■ Apply what you read ■
1. In the thread about the missing C:\ icon, which file was deleted to fix the problem?
2. From the thread about the missing C:\ icon, output the text word for word from "Thanks for the" to "much about yet).".

# I screwed up, C:\ missing icon in explorer



## MurderMonkey (Jun 6, 2005)

I have been learning vb6 on and off for a couple years now. I learn mostly by downloading free source codes from planetsourcecode.com and other sites. Well, I screwed up. Instead of reading the code first, I just ran it and it removed the icon for my C:\ hard drive. What the program is supposed to do is change icon's for folders. I don't have the time right now to read through all the code to get an idea on how to fix this. What I was wondering is if there is a non-programming way to change the C:\ icon for explorer? Any suggestions?


----------



## LoneWolf071 (Nov 10, 2004)

sure, just right click on your desktop, then click new->shortcut and type in C:\... that will make a short cut...


----------



## MurderMonkey (Jun 6, 2005)

Thanks for the reply. What I mean is that when you go to My Computer and it displays all the drives, the icon for the C:\ is the picture used for unrecongnized file types instead of a picture of a hard drive. I tried to read through the code but it involves several modules and a user control (which I don't know very much about yet).


----------



## ReeKorl (Mar 25, 2005)

TweakXP (available free from the Microsoft Website) has a function to repair icons - it's totally automated and should sort out your problem.


----------



## MurderMonkey (Jun 6, 2005)

I downloaded TweakUI from microsoft.com and it had a function to rebuild icons, but that didn't work. I couldn't find TweakXP from microsoft.com on their website but I downloaded a trial version of Tweak XP Pro v4 from totalidea.com but it also didn't work. I guess I will have to take the time out to fully figure out what the program did what it did, which is going to take a while.


----------



## Monkey (Aug 27, 2002)

*Problem Fixed*

The problem was actually alot easier to fix then I thought it would be. All I had to do was delete the autorun.inf file the program created. I didn't know it was there because I didn't have the folder options set to view it. I must say that the program was poorly coded. I guess TweakUI and TweakXP didn't work because of the autorun file. Thank you LoneWolf and ReeKorl for your replies.


----------



## ReeKorl (Mar 25, 2005)

Are you saying it put an autorun.inf file in the root of the c: drive? Wow, that really was poorly coded, or a very basic attempt at a computer hijack!


----------

■ Given information ■
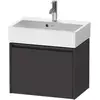 Image de Duravit Ketho.2 Meuble sous-vasque, 1 tiroir, K25073080800000,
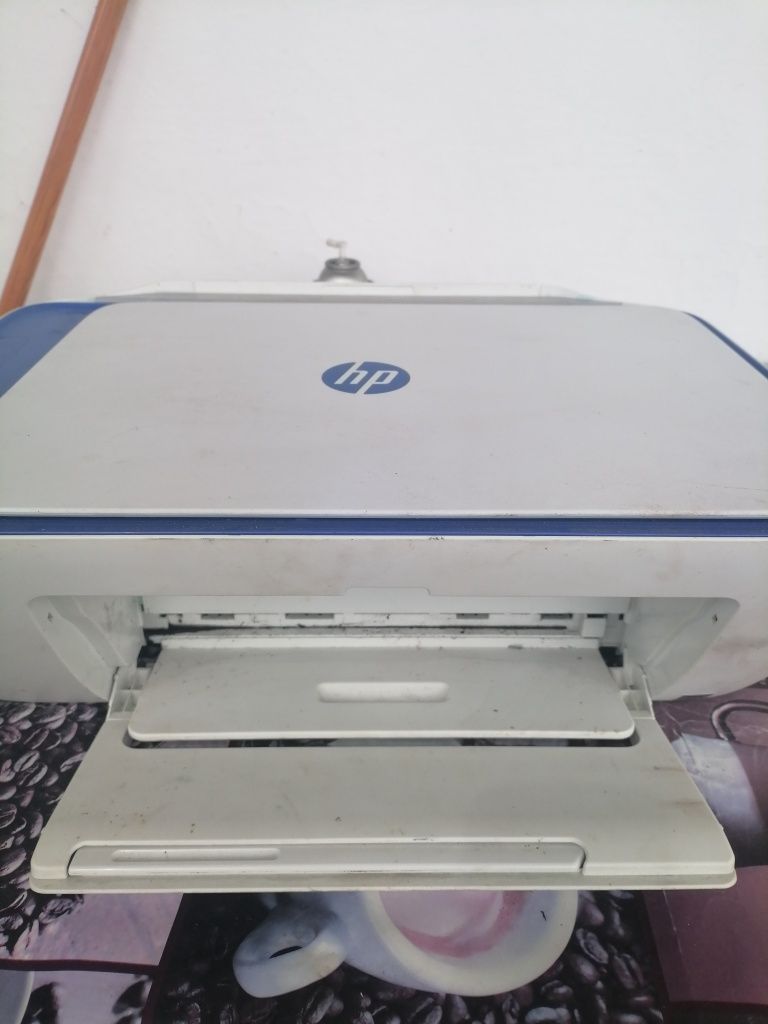 Vand inprimanta hp  deskjet 2630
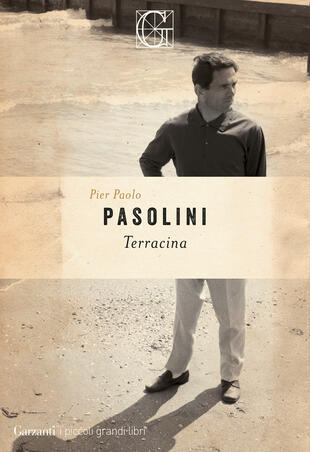 copertina Terracina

■ Solutions per task ■
1. The autorun.inf file that the program had created.

2.
Thanks for the reply. What I mean is that when you go to My Computer and it displays all the drives, the icon for the C:\ is the picture used for unrecongnized file types instead of a picture of a hard drive. I tried to read through the code but it involves several modules and a user control (which I don't know very much about yet).